Is this a fabulous idea, or is it a bit of a waste of money?

It is hardly cutting edge technology, but I find the idea interesting. 



> *Campaign builds to construct Babbage Analytical Engine*
> 
> By Jonathan Fildes Technology reporter, BBC News
> 
> ...


----------



## PTeppic (Oct 15, 2010)

I'd love to get ten thousand volunteers and try to build a "real" pyramid. But would take a LOT of money (and planning permission - so maybe somewhere not in the UK)


----------



## Dave (Oct 15, 2010)

PTeppic said:


> volunteers


It couldn't be done without slave labour. Health & Safety would make it impossible - too many deaths.

An Analytical Engine, conversely, ought to be easier. Modern machines with exact tolerances would make mass production of the parts simple.


----------



## chrispenycate (Oct 15, 2010)

I'm working on the screen driver card. In St. Croix, in the Swiss Jura, there is a museum  of music boxes and automata, with a Pierrot holding a quill pen, which he dips into the ink, and handwrites one of a selection of different messages; all run on watch parts.

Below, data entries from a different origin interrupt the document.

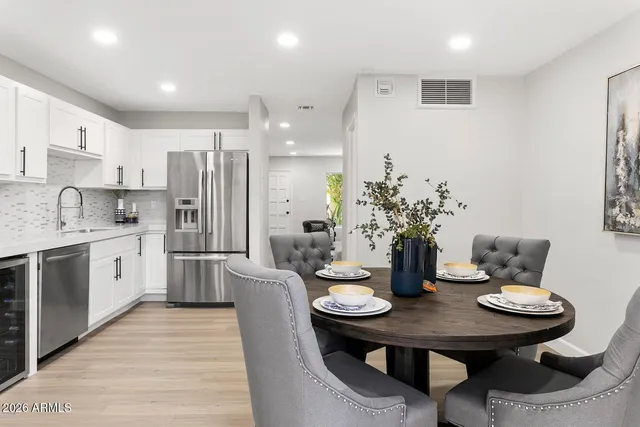 a kitchen with stainless steel appliances kitchen island granite countertop a dining table chairs and a refrigerator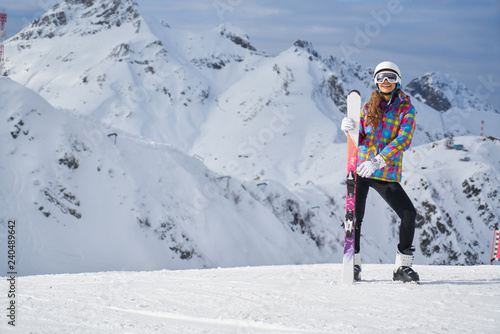 Portrait of woman in ski outfit. Portrait of cheerful blond woman at ski resort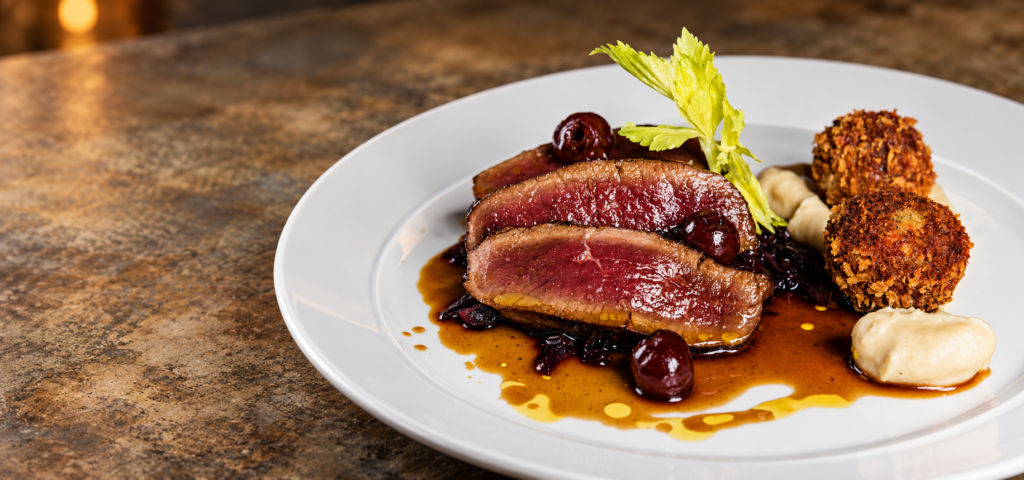 Sliced meat served with vegetables, golden croquettes and sauce on a white plate at The Butchers Arms.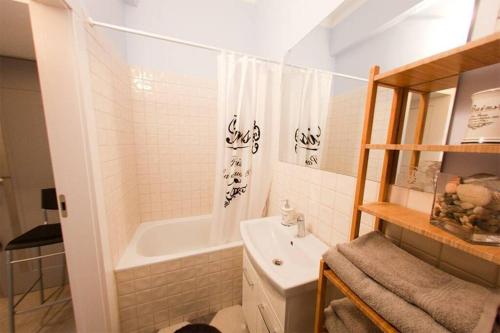 a bathroom with a tub and a sink and a shower at Apartament Podwale by Your Freedom in Warsaw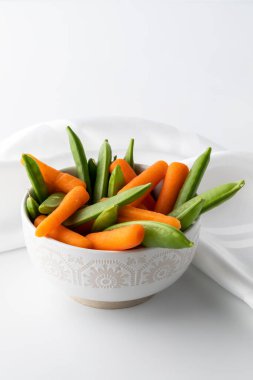 Taze bezelye ve havuçları küçük beyaz bir kasede atıştırmaya hazır hale getir..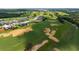 Golf community view with lush greens, strategically placed sand traps, and a row of upscale homes at 16030 Vetta Dr, Bella Collina, FL 34756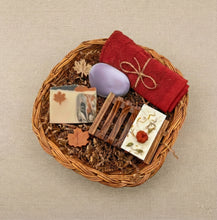 Charger l'image dans la galerie, Canadian self care gift box with handmade natural soaps, wooden soap dish, red towel, and maple leaf decorations arranged in a wicker basket.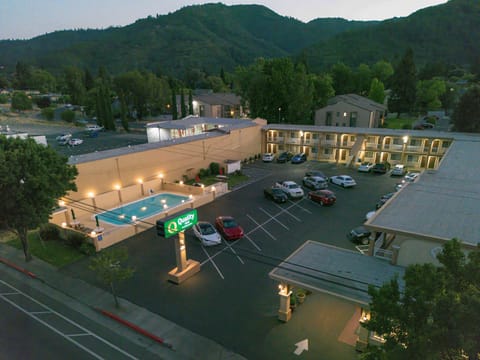 Evening view of Quality Inn with pool and parking area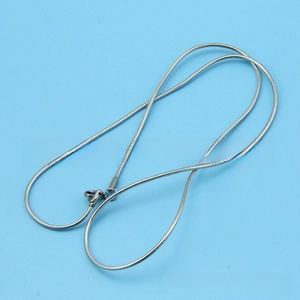 Macro detail of a silver snake chain necklace with a secure lobster clasp closure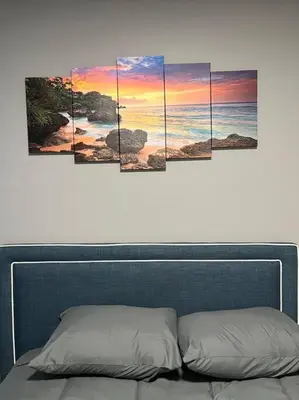 a painting of the sunset over the ocean at 4 Bedroom Apartment in Hillside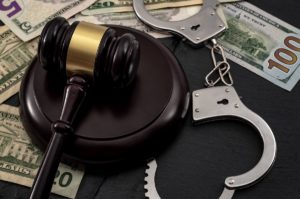 Gavel, Handcuffs and Money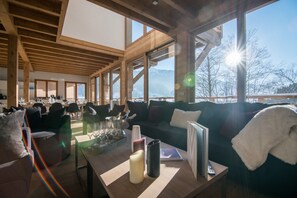 A spacious room with a high ceiling, wooden beams, large windows, a sofa, a coffee table, and a dining area. - R Sidence Les Portes de Meg ve C58e (Praz-sur-Arly)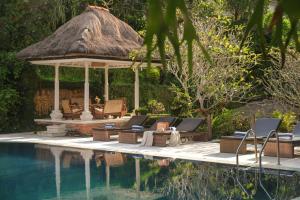 a swimming pool with a gazebo and chairs next to a swimming pool at Artini 2 Cottage Ubud in Ubud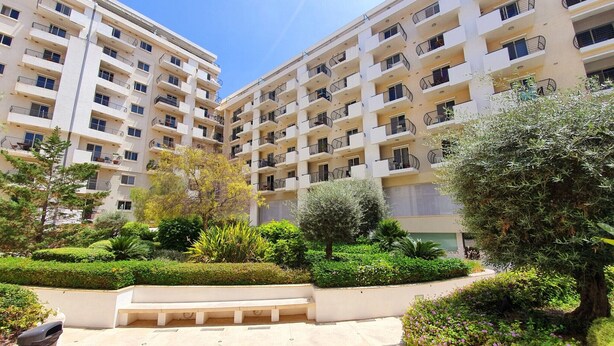 A multi-story residential building with balconies, surrounded by well-maintained greenery and a paved courtyard. - Centrally located and modern apartment CKNI1 (Gzira)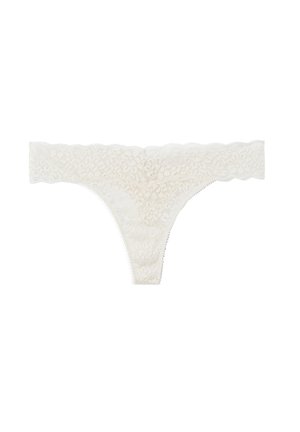 Lace thong in off-white, featuring floral patterns, scalloped edges, and thin sides. Made of soft, textured fabric for comfort.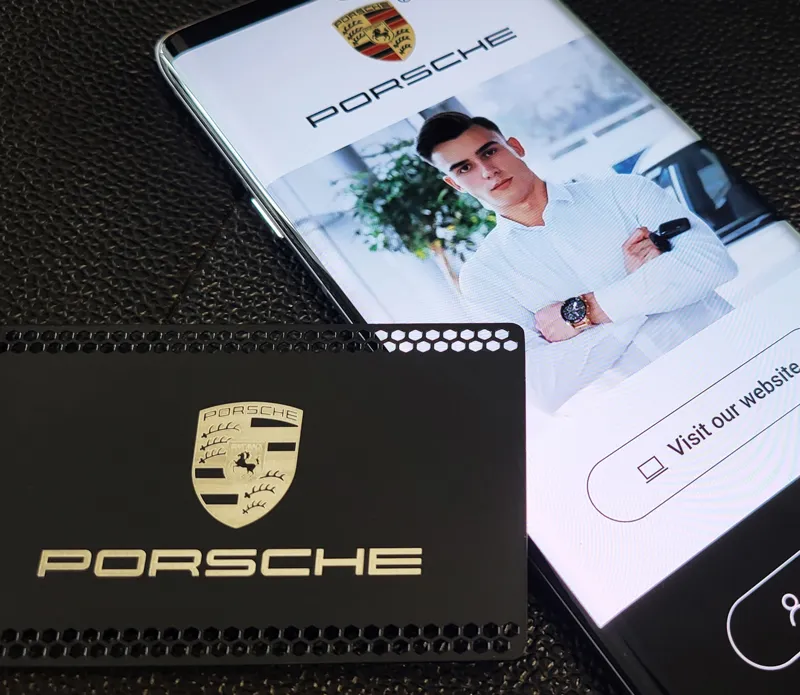 A Porsche-branded metal card beside a digital profile on a phone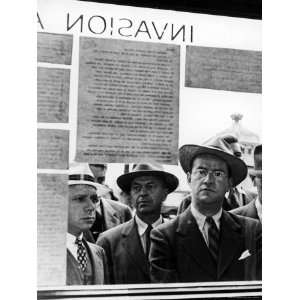  Businessmen Stopping to Read Notice Proclaiming the D Day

Certainly screen refresh is a touch slow, but he's entirely clockwork, and comes with a sound driver that plays "Au clair de la lune".

This was the only video I could find; I have a better one, but uploading it onto You-tube?

*_starts working on the tin can and taut string modem_*


Le Pierrot écrivain (vidéo) - Turbo.fr


----------



## J-WO (Oct 17, 2010)

A Victorian computer is all very well, but if you Googled for porn all you'd get would be table legs.


----------



## Dave (Oct 17, 2010)

J-WO said:


> A Victorian computer is all very well, but if you Googled for porn all you'd get would be table legs.


And ankles!

At least you wouldn't get spam for Telegrams and Liver Tonics.


----------



## PTeppic (Oct 17, 2010)

Dave said:


> At least you wouldn't get spam for Telegrams and Liver Tonics.



No, but just think of all the interesting things that WERE still for sale, instead, legally or semi-legally...


----------